[START OF Text passage]
Multinomial Logistic Regression

The goal of this exercise is to walk through a multinomial logistic regression analysis. It will give you a basic idea of the analysis steps and thought-process; however, due to class time constraints, this analysis is not exhaustive.

library(tidyverse)
library(knitr)
library(broom)
library(patchwork)
library(nnet)

This data is from the NHANES dataset found in the NHANES R package. Type ?NHANES in the console to read more about the data and variables. We’ll focus on the following variables for this analysis:

HealthGen: Self-reported rating of participant’s health in general. Excellent, Vgood, Good, Fair, or Poor.
Age: Age at time of screening (in years). Participants 80 or older were recorded as 80.
PhysActive: Participant does moderate to vigorous-intensity sports, fitness or recreational activities
Education: Educational level of study participant. Reported for participants aged 20 years or older. 8thGrade, 9-11thGrade, HighSchool, SomeCollege, or CollegeGrad.

Load and prepare data

library(NHANES)

nhanes_adult <- NHANES %>%
  filter(Age >= 20) %>% #only using participants 20 or older for Education
  select(HealthGen, Age, PhysActive, Education) %>%
  drop_na() %>%
  mutate(obs_num = 1:n())

Fit multinomial logistic model

health_m <- multinom(HealthGen ~ Age + PhysActive, 
                     data = nhanes_adult)

Checking Assumptions

Add predcited probabilities and residuals to data

#calculate residuals
residuals <- as_tibble(residuals(health_m)) %>%  #calculate residuals
  setNames(paste('resid.', names(.), sep = "")) %>% #update column names
  mutate(obs_num = 1:n()) #add obs number

#calculate predicted probabilities
pred_probs <- as_tibble(predict(health_m, type = "probs")) %>% 
  mutate(obs_num = 1:n())
[END OF Text passage]
Tasks to complete
1. Copy the records from the line with "What measure of" through the final line of the records, and leave out the pictures.
2. Pick up the multinomial logistic regression walkthrough after its last line and carry it on.
The text and the records have no connection to each other.
[START OF Recorded information]
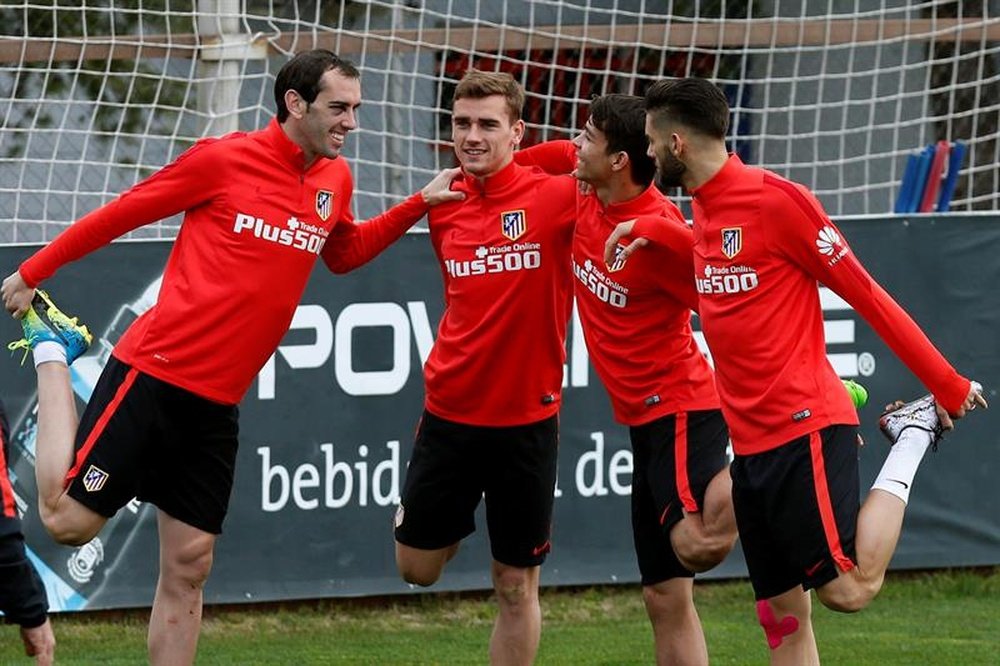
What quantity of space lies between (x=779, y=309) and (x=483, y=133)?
138 cm

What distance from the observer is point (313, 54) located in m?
6.32

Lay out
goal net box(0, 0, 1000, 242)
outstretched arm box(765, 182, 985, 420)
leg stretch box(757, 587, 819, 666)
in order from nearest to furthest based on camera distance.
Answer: outstretched arm box(765, 182, 985, 420), leg stretch box(757, 587, 819, 666), goal net box(0, 0, 1000, 242)

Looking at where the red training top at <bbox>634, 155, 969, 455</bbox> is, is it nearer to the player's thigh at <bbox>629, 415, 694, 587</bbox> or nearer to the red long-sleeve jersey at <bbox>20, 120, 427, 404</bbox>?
the player's thigh at <bbox>629, 415, 694, 587</bbox>

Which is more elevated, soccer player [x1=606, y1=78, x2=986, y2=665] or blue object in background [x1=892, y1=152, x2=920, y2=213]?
blue object in background [x1=892, y1=152, x2=920, y2=213]

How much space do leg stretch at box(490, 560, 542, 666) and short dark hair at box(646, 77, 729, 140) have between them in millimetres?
1825

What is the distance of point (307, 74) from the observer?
6.25 meters

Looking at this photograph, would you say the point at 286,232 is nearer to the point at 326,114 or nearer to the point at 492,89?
the point at 326,114

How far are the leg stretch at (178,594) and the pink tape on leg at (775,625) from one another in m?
1.95

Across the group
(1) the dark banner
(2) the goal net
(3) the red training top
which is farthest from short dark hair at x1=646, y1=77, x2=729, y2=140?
(2) the goal net

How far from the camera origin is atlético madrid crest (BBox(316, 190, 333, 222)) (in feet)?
20.8

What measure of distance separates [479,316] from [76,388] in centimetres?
254

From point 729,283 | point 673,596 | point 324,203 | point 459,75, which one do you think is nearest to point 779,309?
point 729,283

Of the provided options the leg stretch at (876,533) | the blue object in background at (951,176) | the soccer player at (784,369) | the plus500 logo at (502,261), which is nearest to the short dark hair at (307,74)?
the plus500 logo at (502,261)

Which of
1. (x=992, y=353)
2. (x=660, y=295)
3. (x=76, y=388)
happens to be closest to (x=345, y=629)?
(x=76, y=388)
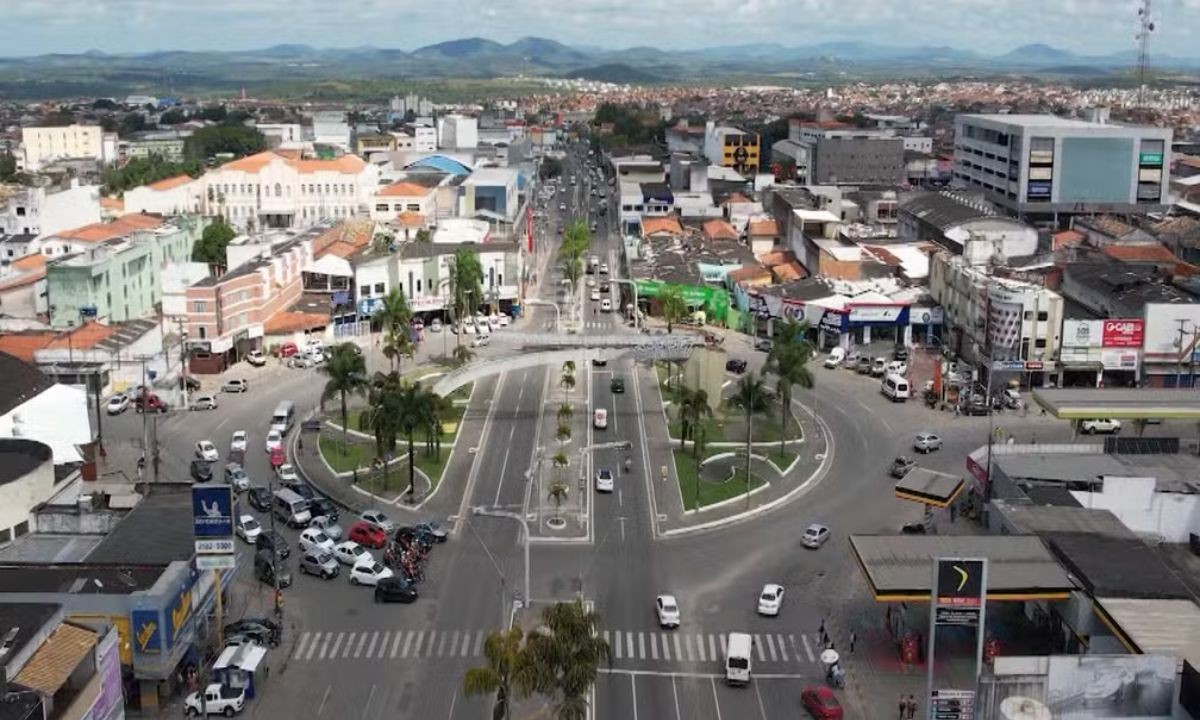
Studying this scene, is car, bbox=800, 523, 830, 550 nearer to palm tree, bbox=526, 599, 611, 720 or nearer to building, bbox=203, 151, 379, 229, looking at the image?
palm tree, bbox=526, 599, 611, 720

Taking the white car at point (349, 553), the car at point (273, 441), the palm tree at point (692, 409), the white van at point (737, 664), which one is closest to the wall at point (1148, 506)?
[END OF Recorded information]
Answers below
1.
What measure of distance separates [479,316] from [76,388] in centimetres?
254

From point 729,283 | point 673,596 | point 324,203 | point 459,75, which one do you think is nearest to point 779,309?
point 729,283

Of the provided options the leg stretch at (876,533) | the blue object in background at (951,176) | the soccer player at (784,369) | the plus500 logo at (502,261), which is nearest to the short dark hair at (307,74)?
the plus500 logo at (502,261)

Which of
1. (x=992, y=353)
2. (x=660, y=295)
3. (x=76, y=388)
happens to be closest to (x=345, y=629)?
(x=76, y=388)
Studying this scene, is car, bbox=800, 523, 830, 550 nearer to palm tree, bbox=526, 599, 611, 720 or nearer to building, bbox=203, 151, 379, 229, looking at the image?
palm tree, bbox=526, 599, 611, 720

Taking the white car at point (349, 553), the car at point (273, 441), the palm tree at point (692, 409), the white van at point (737, 664), which one is closest to the wall at point (1148, 506)?

2.
health_m_aug <- inner_join(nhanes_adult, pred_probs) #add probs
health_m_aug <- inner_join(health_m_aug, residuals) #add resid

Binned residuals vs. pred. probabilities

par(mfrow = c(3,2))
arm::binnedplot(x = health_m_aug$Excellent, y = health_m_aug$resid.Excellent, 
                xlab="Predicted P(Excellent)", 
                ylab="Residuals", 
                main="Excellent: Residuals vs. Pred. Probabilities", 
                col.int = FALSE)

arm::binnedplot(x = health_m_aug$Vgood, y = health_m_aug$resid.Vgood, 
                xlab="Predicted P(Vgood)", 
                ylab="Residuals", 
                main="Very Good: Residuals vs. Pred. Probabilities",
                col.int = FALSE)

arm::binnedplot(x = health_m_aug$Good, y = health_m_aug$resid.Good, 
                xlab="Predicted P(Good)", 
                ylab="Residuals", 
                main="Good: Residuals vs. Pred. Probabilities",
                col.int = FALSE)

arm::binnedplot(x = health_m_aug$Fair, y = health_m_aug$resid.Fair, 
                xlab="Predicted P(Fair)", 
                ylab="Residuals", 
                main="Fair: Residuals vs. Pred. Probabilities",
                col.int = FALSE)

arm::binnedplot(x = health_m_aug$Poor, y = health_m_aug$resid.Poor, 
                xlab="Predicted P(Poor)", 
                ylab="Residuals", 
                main="Poor: Residuals vs. Pred. Probabilities",
                col.int = FALSE)

Binned residuals vs. `Age`

par(mfrow = c(3,2))
arm::binnedplot(x = health_m_aug$Age, y = health_m_aug$resid.Excellent, 
                xlab="Age", 
                ylab="Residuals", 
                main="Excellent: Residuals vs. Age", 
                col.int = FALSE)

arm::binnedplot(x = health_m_aug$Age, y = health_m_aug$resid.Vgood, 
                xlab="Age", 
                ylab="Residuals", 
                main="Very Good: Residuals vs. Age",
                col.int = FALSE)


arm::binnedplot(x = health_m_aug$Age, y = health_m_aug$resid.Good, 
                xlab="Age", 
                ylab="Residuals", 
                main="Good: Residuals vs. Age",
                col.int = FALSE)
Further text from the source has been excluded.